→ Work instructions
Write out, without any change, the lines in the material below that run from the line with "3 Attach the" through the line with "Fig.30 - Abb.30 - Afb.30 - Rys.30", both included.

####################

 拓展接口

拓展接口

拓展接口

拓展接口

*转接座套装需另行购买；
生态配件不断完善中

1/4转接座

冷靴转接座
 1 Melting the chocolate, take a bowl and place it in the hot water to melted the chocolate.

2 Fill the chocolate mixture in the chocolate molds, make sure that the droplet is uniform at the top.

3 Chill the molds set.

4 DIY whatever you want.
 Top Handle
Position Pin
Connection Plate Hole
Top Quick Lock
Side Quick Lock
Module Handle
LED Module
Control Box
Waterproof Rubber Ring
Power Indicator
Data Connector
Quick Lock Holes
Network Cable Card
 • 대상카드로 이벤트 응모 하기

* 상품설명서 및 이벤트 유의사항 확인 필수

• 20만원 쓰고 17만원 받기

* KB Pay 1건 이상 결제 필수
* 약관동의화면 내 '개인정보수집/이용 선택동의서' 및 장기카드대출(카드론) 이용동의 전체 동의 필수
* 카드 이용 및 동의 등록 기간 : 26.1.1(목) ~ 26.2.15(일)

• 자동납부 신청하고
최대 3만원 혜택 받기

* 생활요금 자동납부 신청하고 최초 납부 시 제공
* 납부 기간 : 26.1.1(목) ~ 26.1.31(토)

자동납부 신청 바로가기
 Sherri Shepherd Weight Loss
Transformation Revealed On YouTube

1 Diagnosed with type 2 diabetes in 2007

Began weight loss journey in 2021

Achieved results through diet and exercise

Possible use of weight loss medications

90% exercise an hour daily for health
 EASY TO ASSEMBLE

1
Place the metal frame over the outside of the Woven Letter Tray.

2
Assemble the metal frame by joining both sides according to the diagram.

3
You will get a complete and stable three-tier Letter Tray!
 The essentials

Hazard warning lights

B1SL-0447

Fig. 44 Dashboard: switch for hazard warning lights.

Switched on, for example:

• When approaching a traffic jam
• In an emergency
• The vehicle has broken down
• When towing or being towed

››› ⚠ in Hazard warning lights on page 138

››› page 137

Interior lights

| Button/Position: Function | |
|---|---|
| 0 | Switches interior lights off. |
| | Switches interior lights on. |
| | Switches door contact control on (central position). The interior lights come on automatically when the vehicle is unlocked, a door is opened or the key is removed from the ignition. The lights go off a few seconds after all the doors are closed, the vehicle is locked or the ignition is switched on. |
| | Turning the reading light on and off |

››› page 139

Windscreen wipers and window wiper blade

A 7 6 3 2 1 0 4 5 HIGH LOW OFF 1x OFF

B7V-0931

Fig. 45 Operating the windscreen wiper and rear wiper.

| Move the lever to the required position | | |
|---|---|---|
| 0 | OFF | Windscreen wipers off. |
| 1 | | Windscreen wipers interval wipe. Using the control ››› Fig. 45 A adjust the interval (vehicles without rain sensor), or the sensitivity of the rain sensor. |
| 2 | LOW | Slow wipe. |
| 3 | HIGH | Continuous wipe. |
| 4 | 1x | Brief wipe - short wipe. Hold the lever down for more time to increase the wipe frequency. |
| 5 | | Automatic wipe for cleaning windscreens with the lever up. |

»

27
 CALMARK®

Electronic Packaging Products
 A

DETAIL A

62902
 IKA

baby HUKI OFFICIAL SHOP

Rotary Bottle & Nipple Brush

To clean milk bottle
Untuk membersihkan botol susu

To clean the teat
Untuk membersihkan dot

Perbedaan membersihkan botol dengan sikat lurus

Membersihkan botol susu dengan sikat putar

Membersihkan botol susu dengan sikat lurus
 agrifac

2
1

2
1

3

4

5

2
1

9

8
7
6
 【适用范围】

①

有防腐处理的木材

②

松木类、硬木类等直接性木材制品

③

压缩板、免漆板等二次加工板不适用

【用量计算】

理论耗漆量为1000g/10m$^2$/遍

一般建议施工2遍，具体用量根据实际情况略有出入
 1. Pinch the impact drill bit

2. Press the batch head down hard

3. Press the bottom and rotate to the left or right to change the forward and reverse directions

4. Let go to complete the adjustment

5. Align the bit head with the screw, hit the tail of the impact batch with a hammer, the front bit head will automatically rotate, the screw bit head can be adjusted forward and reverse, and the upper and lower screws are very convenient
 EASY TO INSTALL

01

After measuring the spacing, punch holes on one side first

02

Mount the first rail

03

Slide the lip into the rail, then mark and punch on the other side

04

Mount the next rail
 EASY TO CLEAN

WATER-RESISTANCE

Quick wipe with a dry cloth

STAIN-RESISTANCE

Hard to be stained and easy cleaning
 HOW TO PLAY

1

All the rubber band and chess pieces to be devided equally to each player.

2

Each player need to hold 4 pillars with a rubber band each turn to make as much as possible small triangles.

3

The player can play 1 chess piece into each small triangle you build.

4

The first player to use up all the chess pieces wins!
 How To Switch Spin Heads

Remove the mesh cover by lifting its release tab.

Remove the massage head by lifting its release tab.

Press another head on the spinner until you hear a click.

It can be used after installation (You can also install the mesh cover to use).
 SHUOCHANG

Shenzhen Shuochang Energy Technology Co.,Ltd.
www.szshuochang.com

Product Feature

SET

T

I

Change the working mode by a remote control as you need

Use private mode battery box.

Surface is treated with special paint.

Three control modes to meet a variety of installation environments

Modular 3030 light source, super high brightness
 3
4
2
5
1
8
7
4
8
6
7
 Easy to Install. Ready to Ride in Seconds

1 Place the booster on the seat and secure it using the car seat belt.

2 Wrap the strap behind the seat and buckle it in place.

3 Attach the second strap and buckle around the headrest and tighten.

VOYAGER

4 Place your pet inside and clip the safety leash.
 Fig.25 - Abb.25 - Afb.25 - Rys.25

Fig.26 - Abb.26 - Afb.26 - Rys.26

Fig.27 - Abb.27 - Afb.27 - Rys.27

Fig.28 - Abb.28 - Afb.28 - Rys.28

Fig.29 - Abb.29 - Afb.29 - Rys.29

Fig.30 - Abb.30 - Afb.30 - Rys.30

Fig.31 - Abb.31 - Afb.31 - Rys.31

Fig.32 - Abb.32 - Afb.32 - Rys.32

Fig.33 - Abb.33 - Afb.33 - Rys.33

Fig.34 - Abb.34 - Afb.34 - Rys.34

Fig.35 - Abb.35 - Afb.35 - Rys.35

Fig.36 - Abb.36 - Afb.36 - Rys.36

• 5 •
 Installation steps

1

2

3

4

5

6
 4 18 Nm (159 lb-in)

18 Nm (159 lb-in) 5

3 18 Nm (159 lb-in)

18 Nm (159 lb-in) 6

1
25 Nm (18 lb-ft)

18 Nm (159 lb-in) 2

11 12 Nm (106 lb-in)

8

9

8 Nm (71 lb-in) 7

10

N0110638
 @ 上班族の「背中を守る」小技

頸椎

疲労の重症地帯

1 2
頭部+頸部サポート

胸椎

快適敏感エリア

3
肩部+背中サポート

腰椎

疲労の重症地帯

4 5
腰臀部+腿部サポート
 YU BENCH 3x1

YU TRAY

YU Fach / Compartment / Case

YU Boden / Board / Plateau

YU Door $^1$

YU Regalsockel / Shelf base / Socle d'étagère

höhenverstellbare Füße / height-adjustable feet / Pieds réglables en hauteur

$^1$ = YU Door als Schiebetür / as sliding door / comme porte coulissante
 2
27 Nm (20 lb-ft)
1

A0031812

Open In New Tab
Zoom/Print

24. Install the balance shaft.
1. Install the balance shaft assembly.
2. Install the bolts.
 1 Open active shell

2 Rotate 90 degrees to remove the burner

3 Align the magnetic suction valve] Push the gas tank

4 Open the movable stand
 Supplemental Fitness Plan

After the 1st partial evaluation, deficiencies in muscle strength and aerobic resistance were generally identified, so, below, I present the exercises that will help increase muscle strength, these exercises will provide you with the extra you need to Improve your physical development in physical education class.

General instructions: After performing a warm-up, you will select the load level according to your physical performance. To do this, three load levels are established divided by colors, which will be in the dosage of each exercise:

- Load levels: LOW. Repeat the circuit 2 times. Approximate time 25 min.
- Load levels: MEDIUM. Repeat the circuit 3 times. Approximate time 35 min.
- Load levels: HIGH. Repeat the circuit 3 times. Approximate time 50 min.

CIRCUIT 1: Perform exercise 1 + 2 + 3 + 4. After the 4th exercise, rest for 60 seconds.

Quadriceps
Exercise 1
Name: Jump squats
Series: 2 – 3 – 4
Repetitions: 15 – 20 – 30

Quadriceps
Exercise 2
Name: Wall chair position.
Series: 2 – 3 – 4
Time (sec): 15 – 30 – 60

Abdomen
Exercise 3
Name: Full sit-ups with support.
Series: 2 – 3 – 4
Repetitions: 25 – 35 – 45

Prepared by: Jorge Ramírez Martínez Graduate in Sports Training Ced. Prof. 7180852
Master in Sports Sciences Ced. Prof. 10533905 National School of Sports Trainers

####################

→ Output of the exercise
3 Attach the second strap and buckle around the headrest and tighten.

VOYAGER

4 Place your pet inside and clip the safety leash.
 Fig.25 - Abb.25 - Afb.25 - Rys.25

Fig.26 - Abb.26 - Afb.26 - Rys.26

Fig.27 - Abb.27 - Afb.27 - Rys.27

Fig.28 - Abb.28 - Afb.28 - Rys.28

Fig.29 - Abb.29 - Afb.29 - Rys.29

Fig.30 - Abb.30 - Afb.30 - Rys.30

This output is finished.